- [GIVEN PASSAGE]:
==========
In my travels across this land, one of the many privileges I enjoy is the ability to dip into local stories and legends – none more so than that of Hadstock in Essex.
For those unaware of North West Essex, it is surely one of the most beautiful areas in the kingdom, where small woodlands give way to delicate views over ancient field systems. Country lanes and roads wind themselves through the landscape like eels in a river and, here and there an ancient village reveals itself. One such place is Hadstock.
Today, to my sorrow, little remains of the village I once travelled through in 1411, but the imprint of it on the landscape is still much as I recall, with the church rising above the homesteads and Essex folk quietly going about their business. Yet the village also plays host to a somewhat macabre local story…
It was here, at this church, that a strange legend has grown up of a Viking who was flayed alive and his skin nailed to the door as a warning against future invasions. Indeed, this very flesh ended up in the museum at Saffron Walden, a nearby market town, where for many years it has resided in the museum there. Local legend lives on through the centuries, its tale to tell, so what is the truth of the matter?
==========
- [DATA EXCERPT]:
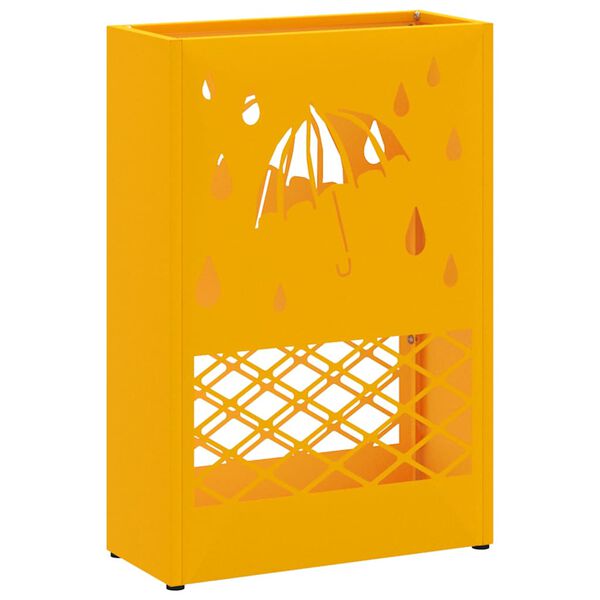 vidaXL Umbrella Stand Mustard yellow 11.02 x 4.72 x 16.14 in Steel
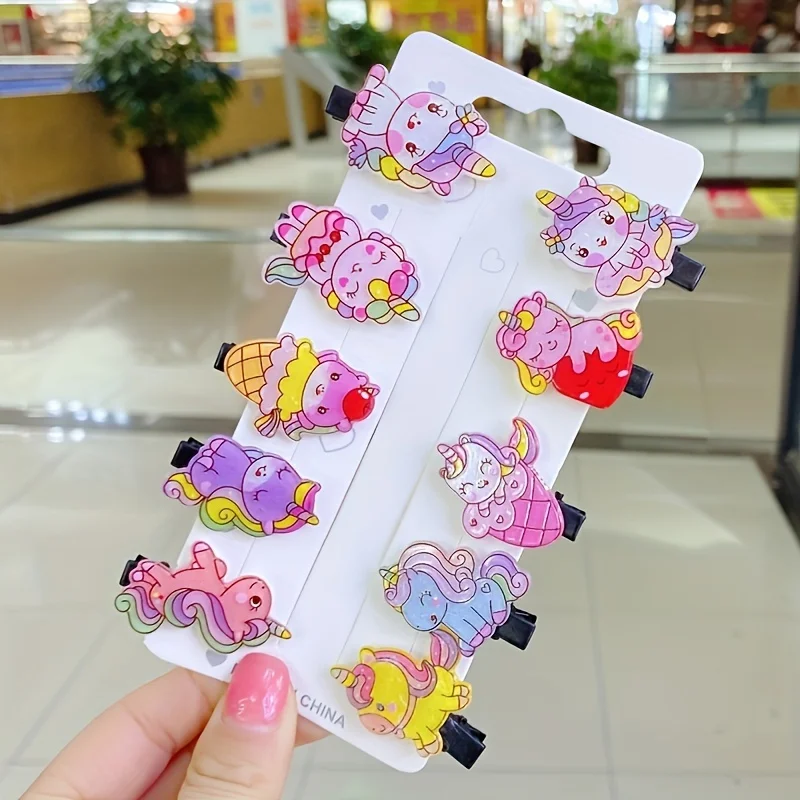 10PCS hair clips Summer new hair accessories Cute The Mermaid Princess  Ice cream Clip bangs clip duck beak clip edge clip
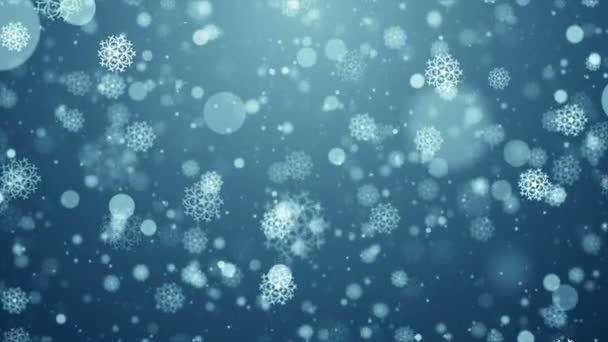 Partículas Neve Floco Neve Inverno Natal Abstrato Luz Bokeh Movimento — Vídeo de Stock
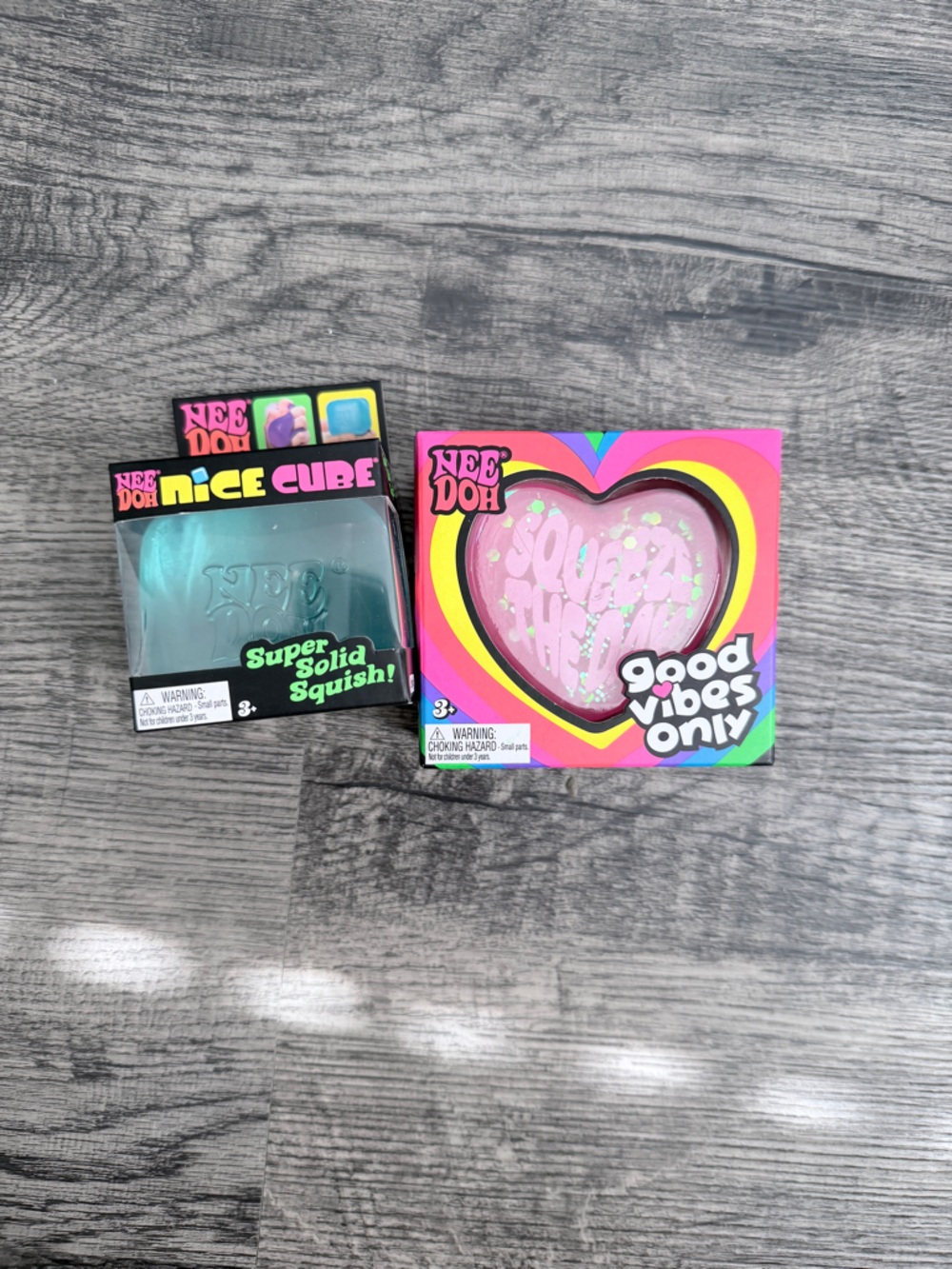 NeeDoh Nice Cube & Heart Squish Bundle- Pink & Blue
==========
- [WORK REQUEST 1]: Summarize the Hadstock passage in two sentences.
- [WORK REQUEST 2]: Write out the Hadstock passage from "For those unaware" up to and including "place is Hadstock.".
- [WORK REQUEST 3]:
Answer these questions from the Hadstock passage.
(a) In which county is Hadstock?
(b) What does the passage compare the winding country lanes and roads to?
(c) In which market town is the museum where the Viking's skin ended up?

- [WRITTEN SOLUTION 1]: Hadstock is an ancient village in North West Essex, an area the passage calls one of the most beautiful in the kingdom, and its church still rises above the homesteads. A legend holds that a Viking was flayed alive there and his skin nailed to the church door as a warning against future invasions, and that skin ended up in the museum at Saffron Walden.

- [WRITTEN SOLUTION 2]:
For those unaware of North West Essex, it is surely one of the most beautiful areas in the kingdom, where small woodlands give way to delicate views over ancient field systems. Country lanes and roads wind themselves through the landscape like eels in a river and, here and there an ancient village reveals itself. One such place is Hadstock.

- [WRITTEN SOLUTION 3]:
(a) Essex
(b) Eels in a river
(c) Saffron Walden